И вот наступило утро, в которое я должен был предстать перед комиссией. В коридорах, в вестибюле и во всех тамбурах толпился народ. На комиссию вызвали человек восемьдесят. Медсестра, которая устанавливала очередь, вышла из дверей. Все стихли.
— Неустроев, на комиссию!
…Здоровье проверяли несколько врачей, между собой они о чем-то говорили вполголоса. Я подумал: «Очевидно, советуются, на сколько месяцев дать мне отпуск». Осмотр закончен. Председатель комиссии — пожилой военврач — снял очки и весело сказал:
— Хорошо поправился. Годен к строевой! Хочешь на фронт?
Я ответил:
— Конечно…
Не мог же сказать, что хочется домой.
Так закончилась долгожданная для меня комиссия.
В тот же день получил документы и уехал на Северо-Западный фронт. Дорога оказалась длинной и трудной, и я не раз вспоминал госпиталь. Много думал и о доме. Теперь мне стало грустно оттого, что я не побывал в Березовском. Как там мать, отец, сестры и братишка?
В дороге из одной раны, зажившей неделю назад, стало сочиться, и на нее пришлось наложить повязку.
Отдел кадров фронта я разыскал неподалеку от станции Гузятино Калининской области в густом болотистом лесу. Моросил мелкий осенний дождь. Бушлат, выданный в госпитале, оказался великоватым, он сильно намок, отяжелел. От усталости и слабости я еле держался на ногах. Зашел в землянку отдела кадров. На меня дохнуло запахом раскаленной докрасна железной печки и махорочным дымом.
Ну вот и конец восьмидневным скитаниям от Костромы до Гузятино. Сейчас обсушусь, отдохну в тепле, а потом можно будет идти и дальше. Стал в очередь. Возле стола, за которым сидел майор, толпилось до двух десятков командиров, пришедших, как и я, за направлением.
Очередь шла быстро, майор каждому выдавал небольшую бумажку и коротко что-то говорил.
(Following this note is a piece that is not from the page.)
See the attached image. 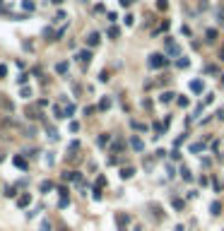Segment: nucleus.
<instances>
[{"instance_id":"nucleus-1","label":"nucleus","mask_w":224,"mask_h":231,"mask_svg":"<svg viewBox=\"0 0 224 231\" xmlns=\"http://www.w3.org/2000/svg\"><path fill=\"white\" fill-rule=\"evenodd\" d=\"M147 65H150L152 70H159V67H166V65H169V58L164 56V53H152L150 60H147Z\"/></svg>"},{"instance_id":"nucleus-2","label":"nucleus","mask_w":224,"mask_h":231,"mask_svg":"<svg viewBox=\"0 0 224 231\" xmlns=\"http://www.w3.org/2000/svg\"><path fill=\"white\" fill-rule=\"evenodd\" d=\"M164 51H166V56H181L179 44H176L171 36H164Z\"/></svg>"},{"instance_id":"nucleus-3","label":"nucleus","mask_w":224,"mask_h":231,"mask_svg":"<svg viewBox=\"0 0 224 231\" xmlns=\"http://www.w3.org/2000/svg\"><path fill=\"white\" fill-rule=\"evenodd\" d=\"M130 147H133L135 152H142V149H145V142L137 137V135H133V137H130Z\"/></svg>"},{"instance_id":"nucleus-4","label":"nucleus","mask_w":224,"mask_h":231,"mask_svg":"<svg viewBox=\"0 0 224 231\" xmlns=\"http://www.w3.org/2000/svg\"><path fill=\"white\" fill-rule=\"evenodd\" d=\"M203 89H205V82H203V80H193V82H190V92L200 94Z\"/></svg>"},{"instance_id":"nucleus-5","label":"nucleus","mask_w":224,"mask_h":231,"mask_svg":"<svg viewBox=\"0 0 224 231\" xmlns=\"http://www.w3.org/2000/svg\"><path fill=\"white\" fill-rule=\"evenodd\" d=\"M99 41H101V36H99L97 31H92L89 36H87V46H99Z\"/></svg>"},{"instance_id":"nucleus-6","label":"nucleus","mask_w":224,"mask_h":231,"mask_svg":"<svg viewBox=\"0 0 224 231\" xmlns=\"http://www.w3.org/2000/svg\"><path fill=\"white\" fill-rule=\"evenodd\" d=\"M77 60H80V63H84V65H87V63H89V60H92V53H89V51H80V53H77Z\"/></svg>"},{"instance_id":"nucleus-7","label":"nucleus","mask_w":224,"mask_h":231,"mask_svg":"<svg viewBox=\"0 0 224 231\" xmlns=\"http://www.w3.org/2000/svg\"><path fill=\"white\" fill-rule=\"evenodd\" d=\"M174 96H176L174 92H161V94H159V101H161V104H169V101H174Z\"/></svg>"},{"instance_id":"nucleus-8","label":"nucleus","mask_w":224,"mask_h":231,"mask_svg":"<svg viewBox=\"0 0 224 231\" xmlns=\"http://www.w3.org/2000/svg\"><path fill=\"white\" fill-rule=\"evenodd\" d=\"M179 173H181V178H183V181H188V183L193 181V173H190V169H188V166H181Z\"/></svg>"},{"instance_id":"nucleus-9","label":"nucleus","mask_w":224,"mask_h":231,"mask_svg":"<svg viewBox=\"0 0 224 231\" xmlns=\"http://www.w3.org/2000/svg\"><path fill=\"white\" fill-rule=\"evenodd\" d=\"M133 173H135V169H133V166H126V169H121V178H123V181H128V178H133Z\"/></svg>"},{"instance_id":"nucleus-10","label":"nucleus","mask_w":224,"mask_h":231,"mask_svg":"<svg viewBox=\"0 0 224 231\" xmlns=\"http://www.w3.org/2000/svg\"><path fill=\"white\" fill-rule=\"evenodd\" d=\"M190 152H193V154H200V152H205V142H193V145H190Z\"/></svg>"},{"instance_id":"nucleus-11","label":"nucleus","mask_w":224,"mask_h":231,"mask_svg":"<svg viewBox=\"0 0 224 231\" xmlns=\"http://www.w3.org/2000/svg\"><path fill=\"white\" fill-rule=\"evenodd\" d=\"M12 161H15V166H17V169H22V171H27V159H24V157H15Z\"/></svg>"},{"instance_id":"nucleus-12","label":"nucleus","mask_w":224,"mask_h":231,"mask_svg":"<svg viewBox=\"0 0 224 231\" xmlns=\"http://www.w3.org/2000/svg\"><path fill=\"white\" fill-rule=\"evenodd\" d=\"M219 212H222V205H219V200H215V202L210 205V214H215V217H217Z\"/></svg>"},{"instance_id":"nucleus-13","label":"nucleus","mask_w":224,"mask_h":231,"mask_svg":"<svg viewBox=\"0 0 224 231\" xmlns=\"http://www.w3.org/2000/svg\"><path fill=\"white\" fill-rule=\"evenodd\" d=\"M63 178L65 181H80V173H77V171H65Z\"/></svg>"},{"instance_id":"nucleus-14","label":"nucleus","mask_w":224,"mask_h":231,"mask_svg":"<svg viewBox=\"0 0 224 231\" xmlns=\"http://www.w3.org/2000/svg\"><path fill=\"white\" fill-rule=\"evenodd\" d=\"M29 202H31V195H27V193H24V195H22V197L17 200V205H19V207H27Z\"/></svg>"},{"instance_id":"nucleus-15","label":"nucleus","mask_w":224,"mask_h":231,"mask_svg":"<svg viewBox=\"0 0 224 231\" xmlns=\"http://www.w3.org/2000/svg\"><path fill=\"white\" fill-rule=\"evenodd\" d=\"M176 104H179L181 109H188V106H190V101H188V96H179V99H176Z\"/></svg>"},{"instance_id":"nucleus-16","label":"nucleus","mask_w":224,"mask_h":231,"mask_svg":"<svg viewBox=\"0 0 224 231\" xmlns=\"http://www.w3.org/2000/svg\"><path fill=\"white\" fill-rule=\"evenodd\" d=\"M171 205H174V210H179V212H181V210H183V205H186V202H183L181 197H174V202H171Z\"/></svg>"},{"instance_id":"nucleus-17","label":"nucleus","mask_w":224,"mask_h":231,"mask_svg":"<svg viewBox=\"0 0 224 231\" xmlns=\"http://www.w3.org/2000/svg\"><path fill=\"white\" fill-rule=\"evenodd\" d=\"M205 36H207V41H215V39H217V29H207Z\"/></svg>"},{"instance_id":"nucleus-18","label":"nucleus","mask_w":224,"mask_h":231,"mask_svg":"<svg viewBox=\"0 0 224 231\" xmlns=\"http://www.w3.org/2000/svg\"><path fill=\"white\" fill-rule=\"evenodd\" d=\"M108 106H111V99H108V96H106V99H101V101H99V109H101V111H106Z\"/></svg>"},{"instance_id":"nucleus-19","label":"nucleus","mask_w":224,"mask_h":231,"mask_svg":"<svg viewBox=\"0 0 224 231\" xmlns=\"http://www.w3.org/2000/svg\"><path fill=\"white\" fill-rule=\"evenodd\" d=\"M55 72L65 75V72H68V63H58V65H55Z\"/></svg>"},{"instance_id":"nucleus-20","label":"nucleus","mask_w":224,"mask_h":231,"mask_svg":"<svg viewBox=\"0 0 224 231\" xmlns=\"http://www.w3.org/2000/svg\"><path fill=\"white\" fill-rule=\"evenodd\" d=\"M176 65L183 70V67H188V65H190V60H188V58H179V60H176Z\"/></svg>"},{"instance_id":"nucleus-21","label":"nucleus","mask_w":224,"mask_h":231,"mask_svg":"<svg viewBox=\"0 0 224 231\" xmlns=\"http://www.w3.org/2000/svg\"><path fill=\"white\" fill-rule=\"evenodd\" d=\"M108 36L111 39H118V34H121V31H118V27H108V31H106Z\"/></svg>"},{"instance_id":"nucleus-22","label":"nucleus","mask_w":224,"mask_h":231,"mask_svg":"<svg viewBox=\"0 0 224 231\" xmlns=\"http://www.w3.org/2000/svg\"><path fill=\"white\" fill-rule=\"evenodd\" d=\"M212 101H215V94L207 92V94H205V101H203V106H207V104H212Z\"/></svg>"},{"instance_id":"nucleus-23","label":"nucleus","mask_w":224,"mask_h":231,"mask_svg":"<svg viewBox=\"0 0 224 231\" xmlns=\"http://www.w3.org/2000/svg\"><path fill=\"white\" fill-rule=\"evenodd\" d=\"M46 130H48V137H51V140H58V137H60V135L55 132V128H51V125H48Z\"/></svg>"},{"instance_id":"nucleus-24","label":"nucleus","mask_w":224,"mask_h":231,"mask_svg":"<svg viewBox=\"0 0 224 231\" xmlns=\"http://www.w3.org/2000/svg\"><path fill=\"white\" fill-rule=\"evenodd\" d=\"M116 219H118V224H121V226H123V224H128V222H130V217H128V214H126V217H123V214H118Z\"/></svg>"},{"instance_id":"nucleus-25","label":"nucleus","mask_w":224,"mask_h":231,"mask_svg":"<svg viewBox=\"0 0 224 231\" xmlns=\"http://www.w3.org/2000/svg\"><path fill=\"white\" fill-rule=\"evenodd\" d=\"M51 188H53V183H51V181H44V183H41V190H44V193H48Z\"/></svg>"},{"instance_id":"nucleus-26","label":"nucleus","mask_w":224,"mask_h":231,"mask_svg":"<svg viewBox=\"0 0 224 231\" xmlns=\"http://www.w3.org/2000/svg\"><path fill=\"white\" fill-rule=\"evenodd\" d=\"M157 7H159V10H166V7H169V0H157Z\"/></svg>"},{"instance_id":"nucleus-27","label":"nucleus","mask_w":224,"mask_h":231,"mask_svg":"<svg viewBox=\"0 0 224 231\" xmlns=\"http://www.w3.org/2000/svg\"><path fill=\"white\" fill-rule=\"evenodd\" d=\"M44 36L48 39V41H53V29L48 27V29H44Z\"/></svg>"},{"instance_id":"nucleus-28","label":"nucleus","mask_w":224,"mask_h":231,"mask_svg":"<svg viewBox=\"0 0 224 231\" xmlns=\"http://www.w3.org/2000/svg\"><path fill=\"white\" fill-rule=\"evenodd\" d=\"M72 113H75V106H72V104H68V106H65V118H68V116H72Z\"/></svg>"},{"instance_id":"nucleus-29","label":"nucleus","mask_w":224,"mask_h":231,"mask_svg":"<svg viewBox=\"0 0 224 231\" xmlns=\"http://www.w3.org/2000/svg\"><path fill=\"white\" fill-rule=\"evenodd\" d=\"M41 231H51V222H48V219L41 222Z\"/></svg>"},{"instance_id":"nucleus-30","label":"nucleus","mask_w":224,"mask_h":231,"mask_svg":"<svg viewBox=\"0 0 224 231\" xmlns=\"http://www.w3.org/2000/svg\"><path fill=\"white\" fill-rule=\"evenodd\" d=\"M27 80H29V75H19V77H17V84H27Z\"/></svg>"},{"instance_id":"nucleus-31","label":"nucleus","mask_w":224,"mask_h":231,"mask_svg":"<svg viewBox=\"0 0 224 231\" xmlns=\"http://www.w3.org/2000/svg\"><path fill=\"white\" fill-rule=\"evenodd\" d=\"M29 96H31V89H29V87H24V89H22V99H29Z\"/></svg>"},{"instance_id":"nucleus-32","label":"nucleus","mask_w":224,"mask_h":231,"mask_svg":"<svg viewBox=\"0 0 224 231\" xmlns=\"http://www.w3.org/2000/svg\"><path fill=\"white\" fill-rule=\"evenodd\" d=\"M77 130H80V123H75V120H72V123H70V132H77Z\"/></svg>"},{"instance_id":"nucleus-33","label":"nucleus","mask_w":224,"mask_h":231,"mask_svg":"<svg viewBox=\"0 0 224 231\" xmlns=\"http://www.w3.org/2000/svg\"><path fill=\"white\" fill-rule=\"evenodd\" d=\"M205 72H210V75H215V72H217V67H215V65H207V67H205Z\"/></svg>"},{"instance_id":"nucleus-34","label":"nucleus","mask_w":224,"mask_h":231,"mask_svg":"<svg viewBox=\"0 0 224 231\" xmlns=\"http://www.w3.org/2000/svg\"><path fill=\"white\" fill-rule=\"evenodd\" d=\"M106 142H108V135H101V137H99V145H101V147H104Z\"/></svg>"},{"instance_id":"nucleus-35","label":"nucleus","mask_w":224,"mask_h":231,"mask_svg":"<svg viewBox=\"0 0 224 231\" xmlns=\"http://www.w3.org/2000/svg\"><path fill=\"white\" fill-rule=\"evenodd\" d=\"M171 159H176V161L181 159V152H179V149H174V152H171Z\"/></svg>"},{"instance_id":"nucleus-36","label":"nucleus","mask_w":224,"mask_h":231,"mask_svg":"<svg viewBox=\"0 0 224 231\" xmlns=\"http://www.w3.org/2000/svg\"><path fill=\"white\" fill-rule=\"evenodd\" d=\"M183 140H186V135H181V137H176V142H174V145H176V147H181V145H183Z\"/></svg>"},{"instance_id":"nucleus-37","label":"nucleus","mask_w":224,"mask_h":231,"mask_svg":"<svg viewBox=\"0 0 224 231\" xmlns=\"http://www.w3.org/2000/svg\"><path fill=\"white\" fill-rule=\"evenodd\" d=\"M215 118H219V120H224V109H219V111L215 113Z\"/></svg>"},{"instance_id":"nucleus-38","label":"nucleus","mask_w":224,"mask_h":231,"mask_svg":"<svg viewBox=\"0 0 224 231\" xmlns=\"http://www.w3.org/2000/svg\"><path fill=\"white\" fill-rule=\"evenodd\" d=\"M5 75H7V67H5V65H0V77H5Z\"/></svg>"},{"instance_id":"nucleus-39","label":"nucleus","mask_w":224,"mask_h":231,"mask_svg":"<svg viewBox=\"0 0 224 231\" xmlns=\"http://www.w3.org/2000/svg\"><path fill=\"white\" fill-rule=\"evenodd\" d=\"M130 2H133V0H121V5H123V7H128Z\"/></svg>"},{"instance_id":"nucleus-40","label":"nucleus","mask_w":224,"mask_h":231,"mask_svg":"<svg viewBox=\"0 0 224 231\" xmlns=\"http://www.w3.org/2000/svg\"><path fill=\"white\" fill-rule=\"evenodd\" d=\"M219 60H224V48H222V51H219Z\"/></svg>"},{"instance_id":"nucleus-41","label":"nucleus","mask_w":224,"mask_h":231,"mask_svg":"<svg viewBox=\"0 0 224 231\" xmlns=\"http://www.w3.org/2000/svg\"><path fill=\"white\" fill-rule=\"evenodd\" d=\"M174 231H186V229H183V226H181V224H179V226H176V229H174Z\"/></svg>"},{"instance_id":"nucleus-42","label":"nucleus","mask_w":224,"mask_h":231,"mask_svg":"<svg viewBox=\"0 0 224 231\" xmlns=\"http://www.w3.org/2000/svg\"><path fill=\"white\" fill-rule=\"evenodd\" d=\"M219 87H222V89H224V75H222V80H219Z\"/></svg>"},{"instance_id":"nucleus-43","label":"nucleus","mask_w":224,"mask_h":231,"mask_svg":"<svg viewBox=\"0 0 224 231\" xmlns=\"http://www.w3.org/2000/svg\"><path fill=\"white\" fill-rule=\"evenodd\" d=\"M53 2H55V5H60V2H63V0H53Z\"/></svg>"}]
</instances>
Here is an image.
Я подошел к нему и доложил:
— Старший лейтенант Неустроев после госпиталя прибыл в действующую армию для прохождения дальнейшей службы по изгнанию гитлеровских полчищ с нашей земли.
Кто-то у двери прыснул в кулак. Действительно, мой доклад прозвучал немножко высокопарно. Я смутился. Минуту майор смотрел на меня и одобрительно кивнул головой. Затем вручил направление и сказал, что отправиться нужно немедленно.
— Отдел кадров вашей армии находится в районе села Молвотицы. Найдешь?
— Есть найти!
Вот тебе и высушил бушлат, отдохнул в тепле. Я вышел из землянки. По-прежнему лил дождь, только более крупный и резкий. Не разбирая грязи и луж, я пошел к железной дороге. Добрался до полотна и по шпалам пошел к станции Бологое, которая находилась в пяти километрах от Гузятино.
На станции увидел страшную картину разрушения. На месте вокзала высились груды кирпича и куски ржавого кровельного железа. Где был перрон большие воронки от фугасных бомб. Рельсы, вместе со шпалами сорванные с полотна, стояли дыбом. Недалеко от вокзала под откосом валялось несколько товарных вагонов.